- [Butir Tugas A] Menurut artikel tentang petani kencur, sudah berapa lama Rukiyah beraktivitas sebagai petani kencur?
- [Butir Tugas B] Terjemahkan kalimat dari artikel tentang petani kencur ini ke dalam bahasa Inggris: "Puluhan bahkan ratusan hektar lahan pertanian kencur yang ada hanya dikelola tanpa adanya pembinaan dari pihak dinas pertanian setempat."
- [Butir Tugas C] Tuliskan kelanjutan artikel tentang petani kencur, mulai dari sesudah kalimat terakhir yang tercantum.

Artikel tentang fakta yang menggelitik saya untuk menuangkannya diblog ini....
Selama ini, harga kencur cukup menggiurkan untuk dibudidayakan. Sehingga, hasil penjualannya dapat membantu keuangan keluarga. Untuk itu, kaum wanita disana sangat merindukan bantuan Pemerintah. Sebab, dalam olah pertanian komoditi tanaman tersebut dilakukan secara manual. Dan, tanpa pernah mendapatkan kucuran bantuan guna pengembangan usaha budidaya pertaniannya. Padahal, beberapa dusun yang menjadi sentra tanaman kencur di kecamatan itu merupakan ‘pertahanan prekonomian di Panai Hilir. Diantara lokasi yang menjadi sentra penanaman kencur itu adalah, Dusun Pertemuan Desa Sungai Sakat, Dusun Telaga Suka dan Dusun Suka Maju.
Seperti halnya di Dusun Pertemuan, puluhan warga mengkelola perladangan kencurnya secara tradisional. Puluhan bahkan ratusan hektar lahan pertanian kencur yang ada hanya dikelola tanpa adanya pembinaan dari pihak dinas pertanian setempat. Padahal, Kencur dari kecamatan Panai Hulu ini, dikenal pemasarannya hingga ke kota Rantauprapat, Medan bahkan menembus ke ibukota Jakarta. Ironisnya, teknik pemasaran juga terkesan masih memanfaatkan jasa para tengkulak yang selalu mematok harga sekenanya.
Petani kencur yang ada di kecamatan itu relatif dilakukan para wanita dan ibu rumahtangga. Itu, dilakukan guna membantu perekonomian keluarga yang dominan hidup sebagai keluarga nelayan.
Rukiyah (45) misalnya. Ibu rumahtangga yang tinggal di Desa Sei Baru kecamatan itu, sudah sepuluh tahun terakhir beraktivitas sebagai petani Kencur. Itu, dilakukannya disela-sela kewajiban sebagai ibu rumahtangga. Dalam aktivitas olahtani berbudidaya tanaman kencur, dia hanya mengandalkan kemampuan secara tradisional. Sebab, sebagai wanita Desa dirinya tidak pernah mendapatkan pembekalan pengetahuan secara akademisi dalam membudidayakan tanaman itu. “Belum pernah ada bantuan dari pemerintah untuk kami,” ujarnya ketika disambangi akhir pecan lalu, di areal pertaniannya di dusun Pertemuan itu.

- [Data]

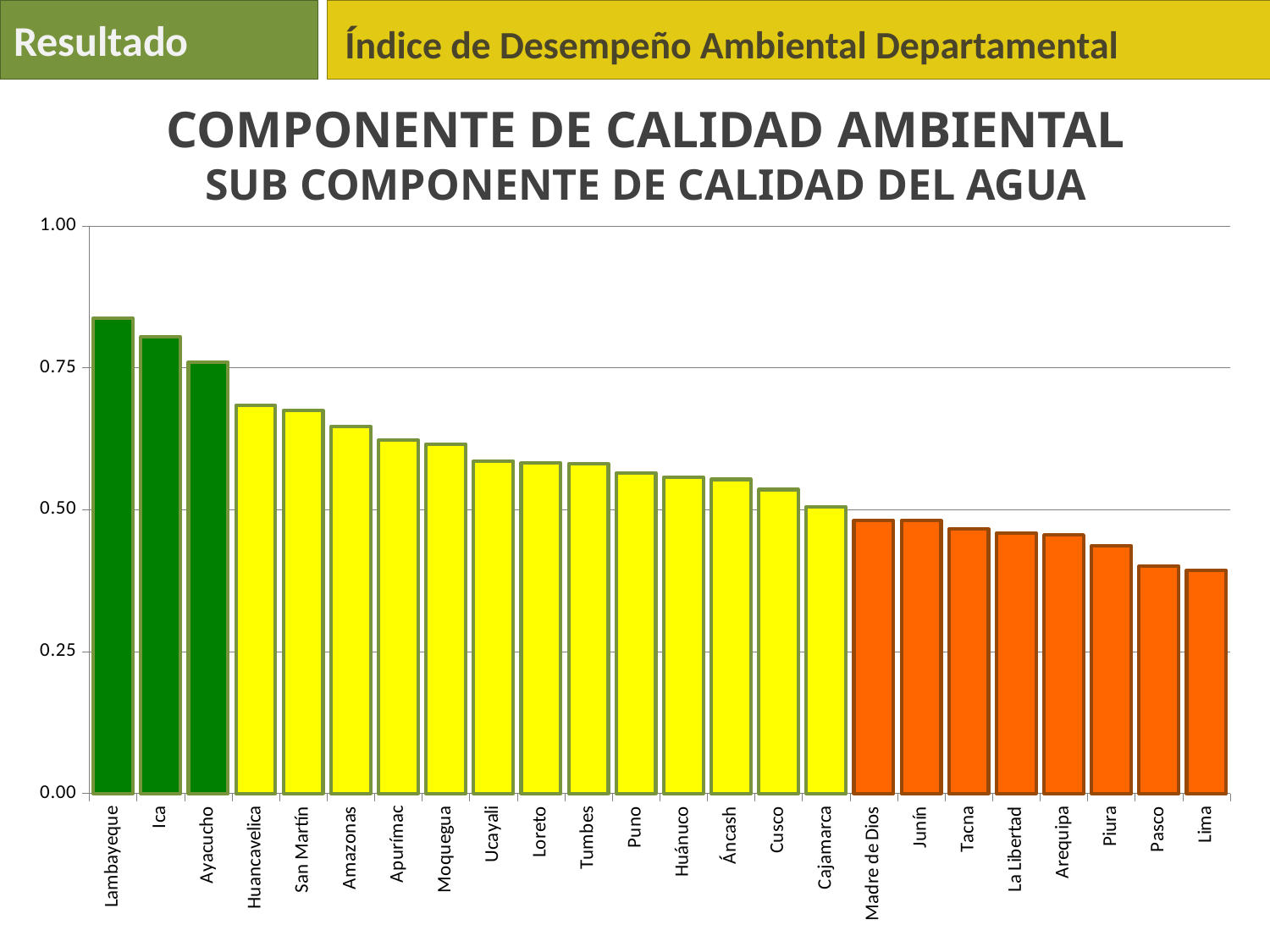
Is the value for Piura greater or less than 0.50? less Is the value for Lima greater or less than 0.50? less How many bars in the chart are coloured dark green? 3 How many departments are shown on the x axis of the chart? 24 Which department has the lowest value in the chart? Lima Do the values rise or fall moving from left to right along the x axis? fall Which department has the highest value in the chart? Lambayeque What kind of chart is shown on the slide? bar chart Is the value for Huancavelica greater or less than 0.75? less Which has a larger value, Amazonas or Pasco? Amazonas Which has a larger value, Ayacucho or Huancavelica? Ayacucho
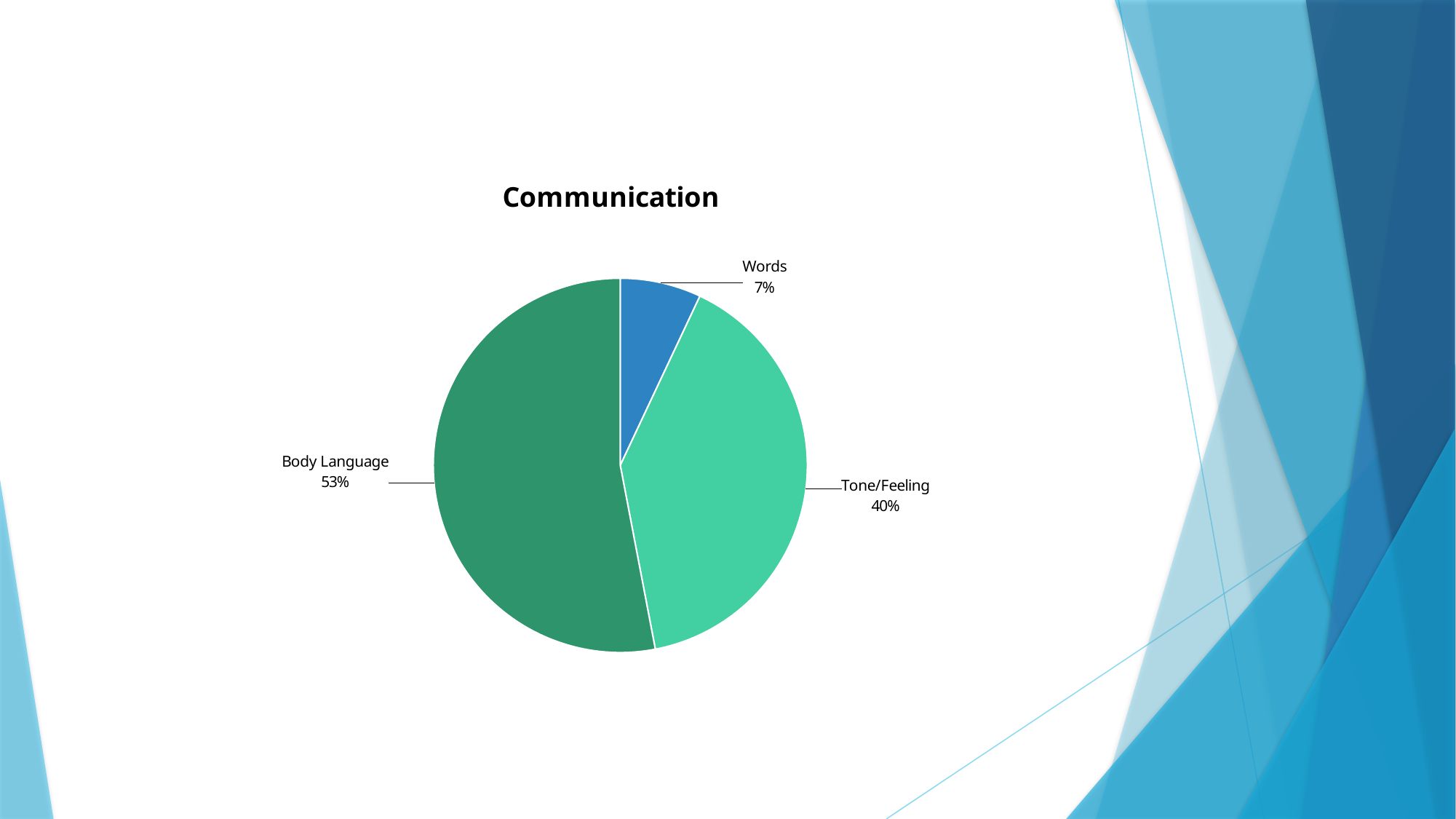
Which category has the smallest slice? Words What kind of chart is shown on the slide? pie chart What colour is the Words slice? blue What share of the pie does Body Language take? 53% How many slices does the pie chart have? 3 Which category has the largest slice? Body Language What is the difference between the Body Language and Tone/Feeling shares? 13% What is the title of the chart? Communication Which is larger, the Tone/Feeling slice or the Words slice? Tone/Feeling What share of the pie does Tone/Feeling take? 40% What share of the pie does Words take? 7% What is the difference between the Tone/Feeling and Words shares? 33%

- [Kotak Jawaban A] Sudah sepuluh tahun terakhir.

- [Kotak Jawaban B] Dozens, even hundreds, of hectares of existing kencur farmland are managed without any guidance from the local agriculture office.

- [Kotak Jawaban C]
Pola tanam Mereka sebagai petani kencur dalam mengolah tanah memanfaatkan lahan perkebunan komoditi kelapa sawit milik masyarakat setempat. Itu dilakukan dengan meminjam lahan. Dan, memanfaatkan sela-sela tanah diantara tanaman Kelapa Sawit yang ada. Identiknya, kerjasama yang dilakukan antara petani dan pemilik kebun sawit hanya saling percaya.
Dimana, petani melakukan perawatan tanah dengan menanami pohon kencur dan menyemai tanah. “Iya, kami meminjam lahan secara gratis dari pemilik kebun sawit,” ungkap Rukiyah yang juga diaminin beberapa wanita petani kencur lainnya.
Mereka yang ketika itu melakukan pemanenan lahan kencur juga menambahkan, di daerah Dusun Pertemuan seratusan hektar lahan kebun kelapa sawit juga merangkap sebagai lahan pertanian kencur.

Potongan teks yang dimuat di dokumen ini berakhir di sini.